▶ _Brief_
The result should consist solely of the line containing "genus: Damaliscus" and the lines that follow it below, each reproduced exactly, the last line included.

▶ _Data shown_
%%

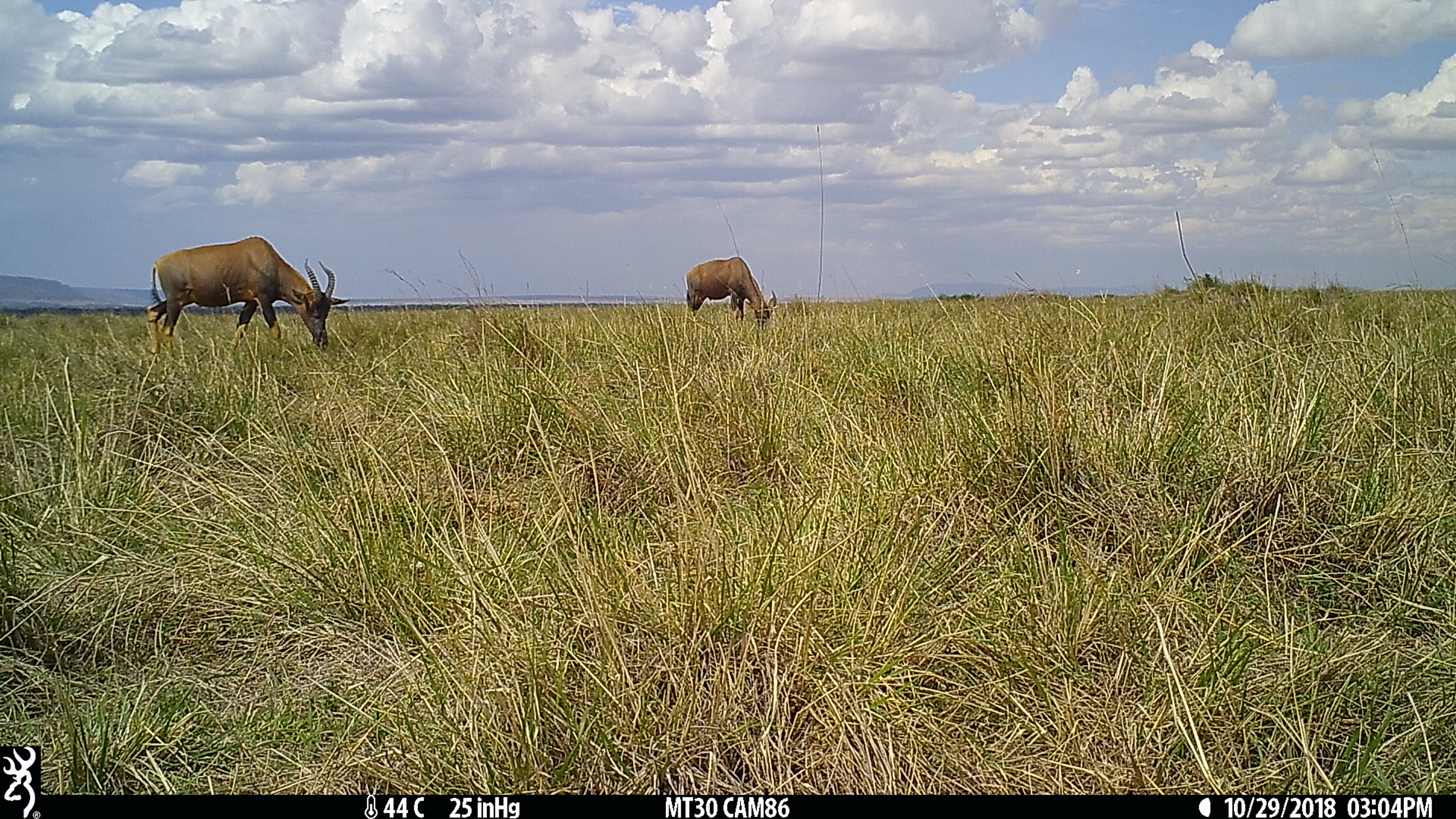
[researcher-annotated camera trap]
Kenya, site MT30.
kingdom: Animalia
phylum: Chordata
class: Mammalia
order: Artiodactyla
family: Bovidae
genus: Damaliscus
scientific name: Damaliscus lunatus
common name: topi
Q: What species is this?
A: Topi (Damaliscus lunatus).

%%

▶ _Your solution_
genus: Damaliscus
scientific name: Damaliscus lunatus
common name: topi
Q: What species is this?
A: Topi (Damaliscus lunatus).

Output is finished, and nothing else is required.